Her wording was confused - it certainly left me with the impression that the break clause kicked in because of the sale.
 
My understanding on Life Loan was:

There is no break fee at all ever ever if the house is sold for any reason.
 
My understanding on Life Loan was:

There is no break fee at all ever ever if the house is sold for any reason.

I don't think this was Orla's main gripe.

I was discussing the life loans with my husband yesterday. And how they could be beneficial to us when we are older. Say our investments went sour for some reason and we were elderly and living in our home worth a few bob but cash poor, low pension. Why shouldn't we be able to take out some equity when we are in our seventies to see us to the end. To pay for a conversion to the house for being old, to pay for better health care or home help, to have extra heating in winter, or to go on a cruise if we so wish.

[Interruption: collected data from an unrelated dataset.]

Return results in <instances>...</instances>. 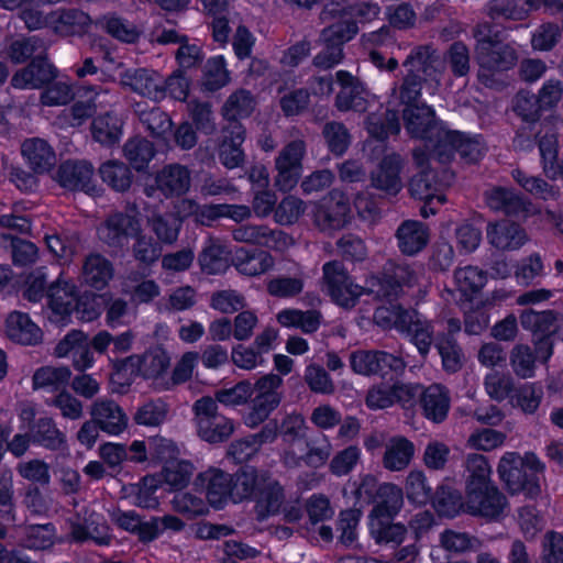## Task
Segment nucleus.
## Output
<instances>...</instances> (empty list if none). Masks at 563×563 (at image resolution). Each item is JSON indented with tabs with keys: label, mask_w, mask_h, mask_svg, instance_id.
<instances>
[{
	"label": "nucleus",
	"mask_w": 563,
	"mask_h": 563,
	"mask_svg": "<svg viewBox=\"0 0 563 563\" xmlns=\"http://www.w3.org/2000/svg\"><path fill=\"white\" fill-rule=\"evenodd\" d=\"M472 35L475 40V59L478 65L477 79L487 88L500 90L508 84L507 73L518 63V52L512 43L493 33L489 22L477 23Z\"/></svg>",
	"instance_id": "1"
},
{
	"label": "nucleus",
	"mask_w": 563,
	"mask_h": 563,
	"mask_svg": "<svg viewBox=\"0 0 563 563\" xmlns=\"http://www.w3.org/2000/svg\"><path fill=\"white\" fill-rule=\"evenodd\" d=\"M543 465L532 453L521 456L517 452H506L499 460L497 473L511 495L523 493L528 498L541 494L539 474Z\"/></svg>",
	"instance_id": "2"
},
{
	"label": "nucleus",
	"mask_w": 563,
	"mask_h": 563,
	"mask_svg": "<svg viewBox=\"0 0 563 563\" xmlns=\"http://www.w3.org/2000/svg\"><path fill=\"white\" fill-rule=\"evenodd\" d=\"M141 232L142 224L135 203L128 206L126 211L111 212L97 228L99 241L114 250H122Z\"/></svg>",
	"instance_id": "3"
},
{
	"label": "nucleus",
	"mask_w": 563,
	"mask_h": 563,
	"mask_svg": "<svg viewBox=\"0 0 563 563\" xmlns=\"http://www.w3.org/2000/svg\"><path fill=\"white\" fill-rule=\"evenodd\" d=\"M307 154V142L302 135H295L279 151L275 158L274 185L280 191H290L298 184Z\"/></svg>",
	"instance_id": "4"
},
{
	"label": "nucleus",
	"mask_w": 563,
	"mask_h": 563,
	"mask_svg": "<svg viewBox=\"0 0 563 563\" xmlns=\"http://www.w3.org/2000/svg\"><path fill=\"white\" fill-rule=\"evenodd\" d=\"M466 514L481 517L489 521H497L506 517L509 503L506 495L495 485L467 490Z\"/></svg>",
	"instance_id": "5"
},
{
	"label": "nucleus",
	"mask_w": 563,
	"mask_h": 563,
	"mask_svg": "<svg viewBox=\"0 0 563 563\" xmlns=\"http://www.w3.org/2000/svg\"><path fill=\"white\" fill-rule=\"evenodd\" d=\"M231 233L236 242L267 247L277 252H284L294 244L290 235L265 224L239 225Z\"/></svg>",
	"instance_id": "6"
},
{
	"label": "nucleus",
	"mask_w": 563,
	"mask_h": 563,
	"mask_svg": "<svg viewBox=\"0 0 563 563\" xmlns=\"http://www.w3.org/2000/svg\"><path fill=\"white\" fill-rule=\"evenodd\" d=\"M320 20L328 24L320 34L321 43H333L343 48L358 32L355 20L349 16V12L342 8L327 5L320 12Z\"/></svg>",
	"instance_id": "7"
},
{
	"label": "nucleus",
	"mask_w": 563,
	"mask_h": 563,
	"mask_svg": "<svg viewBox=\"0 0 563 563\" xmlns=\"http://www.w3.org/2000/svg\"><path fill=\"white\" fill-rule=\"evenodd\" d=\"M335 79L340 86V91L334 100L335 108L340 112L364 113L369 104L368 92L364 84L346 70L336 71Z\"/></svg>",
	"instance_id": "8"
},
{
	"label": "nucleus",
	"mask_w": 563,
	"mask_h": 563,
	"mask_svg": "<svg viewBox=\"0 0 563 563\" xmlns=\"http://www.w3.org/2000/svg\"><path fill=\"white\" fill-rule=\"evenodd\" d=\"M170 365V357L161 347H154L139 355H130L122 362V368L117 373L120 377L122 371H130L145 379H156L163 376Z\"/></svg>",
	"instance_id": "9"
},
{
	"label": "nucleus",
	"mask_w": 563,
	"mask_h": 563,
	"mask_svg": "<svg viewBox=\"0 0 563 563\" xmlns=\"http://www.w3.org/2000/svg\"><path fill=\"white\" fill-rule=\"evenodd\" d=\"M404 162L396 153L385 155L369 174L371 187L387 197L397 196L402 189L401 170Z\"/></svg>",
	"instance_id": "10"
},
{
	"label": "nucleus",
	"mask_w": 563,
	"mask_h": 563,
	"mask_svg": "<svg viewBox=\"0 0 563 563\" xmlns=\"http://www.w3.org/2000/svg\"><path fill=\"white\" fill-rule=\"evenodd\" d=\"M407 71L419 74L427 81L440 85L441 57L439 51L432 44L415 46L402 63Z\"/></svg>",
	"instance_id": "11"
},
{
	"label": "nucleus",
	"mask_w": 563,
	"mask_h": 563,
	"mask_svg": "<svg viewBox=\"0 0 563 563\" xmlns=\"http://www.w3.org/2000/svg\"><path fill=\"white\" fill-rule=\"evenodd\" d=\"M58 76L57 68L49 63L47 55L34 58L29 65L19 69L11 78V86L16 89H42Z\"/></svg>",
	"instance_id": "12"
},
{
	"label": "nucleus",
	"mask_w": 563,
	"mask_h": 563,
	"mask_svg": "<svg viewBox=\"0 0 563 563\" xmlns=\"http://www.w3.org/2000/svg\"><path fill=\"white\" fill-rule=\"evenodd\" d=\"M124 88L153 101L163 99L164 78L155 70L147 68L128 69L120 75Z\"/></svg>",
	"instance_id": "13"
},
{
	"label": "nucleus",
	"mask_w": 563,
	"mask_h": 563,
	"mask_svg": "<svg viewBox=\"0 0 563 563\" xmlns=\"http://www.w3.org/2000/svg\"><path fill=\"white\" fill-rule=\"evenodd\" d=\"M196 486L206 490V497L214 508H222L228 501H232V474L217 467H210L198 474Z\"/></svg>",
	"instance_id": "14"
},
{
	"label": "nucleus",
	"mask_w": 563,
	"mask_h": 563,
	"mask_svg": "<svg viewBox=\"0 0 563 563\" xmlns=\"http://www.w3.org/2000/svg\"><path fill=\"white\" fill-rule=\"evenodd\" d=\"M402 120L405 129L412 137L424 141H432V133L441 124L435 119L434 110L424 102L405 107Z\"/></svg>",
	"instance_id": "15"
},
{
	"label": "nucleus",
	"mask_w": 563,
	"mask_h": 563,
	"mask_svg": "<svg viewBox=\"0 0 563 563\" xmlns=\"http://www.w3.org/2000/svg\"><path fill=\"white\" fill-rule=\"evenodd\" d=\"M55 180L64 188L69 190H82L93 192V167L85 161H66L59 165Z\"/></svg>",
	"instance_id": "16"
},
{
	"label": "nucleus",
	"mask_w": 563,
	"mask_h": 563,
	"mask_svg": "<svg viewBox=\"0 0 563 563\" xmlns=\"http://www.w3.org/2000/svg\"><path fill=\"white\" fill-rule=\"evenodd\" d=\"M155 184L165 198L181 197L190 190L191 172L185 165L170 163L156 173Z\"/></svg>",
	"instance_id": "17"
},
{
	"label": "nucleus",
	"mask_w": 563,
	"mask_h": 563,
	"mask_svg": "<svg viewBox=\"0 0 563 563\" xmlns=\"http://www.w3.org/2000/svg\"><path fill=\"white\" fill-rule=\"evenodd\" d=\"M90 417L100 430L111 435L122 433L128 427V417L123 409L112 399H96L89 408Z\"/></svg>",
	"instance_id": "18"
},
{
	"label": "nucleus",
	"mask_w": 563,
	"mask_h": 563,
	"mask_svg": "<svg viewBox=\"0 0 563 563\" xmlns=\"http://www.w3.org/2000/svg\"><path fill=\"white\" fill-rule=\"evenodd\" d=\"M486 238L488 243L499 251H515L528 242L526 230L509 220H499L487 224Z\"/></svg>",
	"instance_id": "19"
},
{
	"label": "nucleus",
	"mask_w": 563,
	"mask_h": 563,
	"mask_svg": "<svg viewBox=\"0 0 563 563\" xmlns=\"http://www.w3.org/2000/svg\"><path fill=\"white\" fill-rule=\"evenodd\" d=\"M410 195L419 200L424 201L421 208V214L428 217V211L434 214V203L442 205L445 202V196L441 191V184L437 181L433 170H420L409 183Z\"/></svg>",
	"instance_id": "20"
},
{
	"label": "nucleus",
	"mask_w": 563,
	"mask_h": 563,
	"mask_svg": "<svg viewBox=\"0 0 563 563\" xmlns=\"http://www.w3.org/2000/svg\"><path fill=\"white\" fill-rule=\"evenodd\" d=\"M253 500L255 501L254 511L260 521L280 511L285 503V490L269 471Z\"/></svg>",
	"instance_id": "21"
},
{
	"label": "nucleus",
	"mask_w": 563,
	"mask_h": 563,
	"mask_svg": "<svg viewBox=\"0 0 563 563\" xmlns=\"http://www.w3.org/2000/svg\"><path fill=\"white\" fill-rule=\"evenodd\" d=\"M350 205L343 196H331L313 214V223L323 232L343 229L349 222Z\"/></svg>",
	"instance_id": "22"
},
{
	"label": "nucleus",
	"mask_w": 563,
	"mask_h": 563,
	"mask_svg": "<svg viewBox=\"0 0 563 563\" xmlns=\"http://www.w3.org/2000/svg\"><path fill=\"white\" fill-rule=\"evenodd\" d=\"M48 306L52 310V320L64 322L73 312L77 301L76 286L59 276L47 288Z\"/></svg>",
	"instance_id": "23"
},
{
	"label": "nucleus",
	"mask_w": 563,
	"mask_h": 563,
	"mask_svg": "<svg viewBox=\"0 0 563 563\" xmlns=\"http://www.w3.org/2000/svg\"><path fill=\"white\" fill-rule=\"evenodd\" d=\"M416 454V446L405 435H393L387 439L382 456V466L389 472H404L407 470Z\"/></svg>",
	"instance_id": "24"
},
{
	"label": "nucleus",
	"mask_w": 563,
	"mask_h": 563,
	"mask_svg": "<svg viewBox=\"0 0 563 563\" xmlns=\"http://www.w3.org/2000/svg\"><path fill=\"white\" fill-rule=\"evenodd\" d=\"M374 507L369 512L373 520H389L395 517L404 505L402 489L393 483L380 484L373 497Z\"/></svg>",
	"instance_id": "25"
},
{
	"label": "nucleus",
	"mask_w": 563,
	"mask_h": 563,
	"mask_svg": "<svg viewBox=\"0 0 563 563\" xmlns=\"http://www.w3.org/2000/svg\"><path fill=\"white\" fill-rule=\"evenodd\" d=\"M113 276V264L106 256L95 252L85 256L80 273L82 284L96 290H102L108 286Z\"/></svg>",
	"instance_id": "26"
},
{
	"label": "nucleus",
	"mask_w": 563,
	"mask_h": 563,
	"mask_svg": "<svg viewBox=\"0 0 563 563\" xmlns=\"http://www.w3.org/2000/svg\"><path fill=\"white\" fill-rule=\"evenodd\" d=\"M520 323L532 336L556 338L563 329V316L552 310H526L520 314Z\"/></svg>",
	"instance_id": "27"
},
{
	"label": "nucleus",
	"mask_w": 563,
	"mask_h": 563,
	"mask_svg": "<svg viewBox=\"0 0 563 563\" xmlns=\"http://www.w3.org/2000/svg\"><path fill=\"white\" fill-rule=\"evenodd\" d=\"M401 331L417 347L419 354L426 358L434 341L433 325L430 321L419 318L416 311L404 313L400 319Z\"/></svg>",
	"instance_id": "28"
},
{
	"label": "nucleus",
	"mask_w": 563,
	"mask_h": 563,
	"mask_svg": "<svg viewBox=\"0 0 563 563\" xmlns=\"http://www.w3.org/2000/svg\"><path fill=\"white\" fill-rule=\"evenodd\" d=\"M21 153L29 168L35 174L47 173L56 164L53 147L40 137L25 140L21 145Z\"/></svg>",
	"instance_id": "29"
},
{
	"label": "nucleus",
	"mask_w": 563,
	"mask_h": 563,
	"mask_svg": "<svg viewBox=\"0 0 563 563\" xmlns=\"http://www.w3.org/2000/svg\"><path fill=\"white\" fill-rule=\"evenodd\" d=\"M268 471L244 466L232 474V503L253 500Z\"/></svg>",
	"instance_id": "30"
},
{
	"label": "nucleus",
	"mask_w": 563,
	"mask_h": 563,
	"mask_svg": "<svg viewBox=\"0 0 563 563\" xmlns=\"http://www.w3.org/2000/svg\"><path fill=\"white\" fill-rule=\"evenodd\" d=\"M395 236L399 251L408 256L421 252L429 242L428 228L416 220L404 221L396 230Z\"/></svg>",
	"instance_id": "31"
},
{
	"label": "nucleus",
	"mask_w": 563,
	"mask_h": 563,
	"mask_svg": "<svg viewBox=\"0 0 563 563\" xmlns=\"http://www.w3.org/2000/svg\"><path fill=\"white\" fill-rule=\"evenodd\" d=\"M487 206L507 216H521L527 213V201L514 189L495 186L484 194Z\"/></svg>",
	"instance_id": "32"
},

We are perfectly aware people, we know what compound interest is, we know that with zero repayments the amount owing will go up massively, it's exceedingly difficult when you are not earning any more to get a loan, this type of Life loan can be brillant if needed as long as one understands it and the interest rate or terms aren't too onorous.
 
Hi Bronte

I was responding to this:

"There is a break out clause of €18k because she is living with us. We are trying to sell her house but we can’t at the moment and the bank is telling us that we have to pay this amount. "

Just on that point - no break fee if they are selling house.
 
I listened to yesterday's show. Brendan was of course totally right.

Possibly we are emphasising the compound interest effect too much. In Orla's case only 30K of the 135K interest is in fact due to compounding, I think she would be complaining even if there were no compounding. The problem here are the optics of the rolled up loan. For a mortgage even at these low interest rates a person will typically pay back more than twice what was borrowed but one does not hear people retrospectively bemoaning this fact. If Brendan is correct and BoI actually illustrated the effect of rolling up the loan then it is difficult to see any case at all for the complainants.
 
I see this story is front page in today's Indo. Whilst Charlie Weston does not actually state that there is a scandal here I am disappointed that he has let the overall sensationalist tone suggest that there is one. No smoking gun here, I am afraid, Charlie.
 
"People shocked when chickens come home to roost" doesn't have quite the same effect on newspaper sales as "Avian threat: Winged interlopers invade". it is a terrible article.

Thousands of elderly people are facing a massive debt time bomb on their homes after taking out equity release products.
By the nature of the product, unless they require a second injection of cash, the elderly people themselves are not facing any debt timebomb. In fact the banks have probably had to accept some losses on these because of the dip in property prices.

He very quickly changes it from the elderly though to "families". I
But many families are now finding that the amount owed leaves them with nothing when the homes are sold, wiping out inheritances.


At least he seems to have got a fairly clear statement from her on the nature of the breakout clause

Repaying the loan before her mother dies will trigger a €18,000 "break-out" charge, as the loan is fixed at 6.5pc for 15 years.

Which doesn't seem to be quite in line with Brendan's post above (though I note the "15 years" so I wonder if we are actually getting a true picture).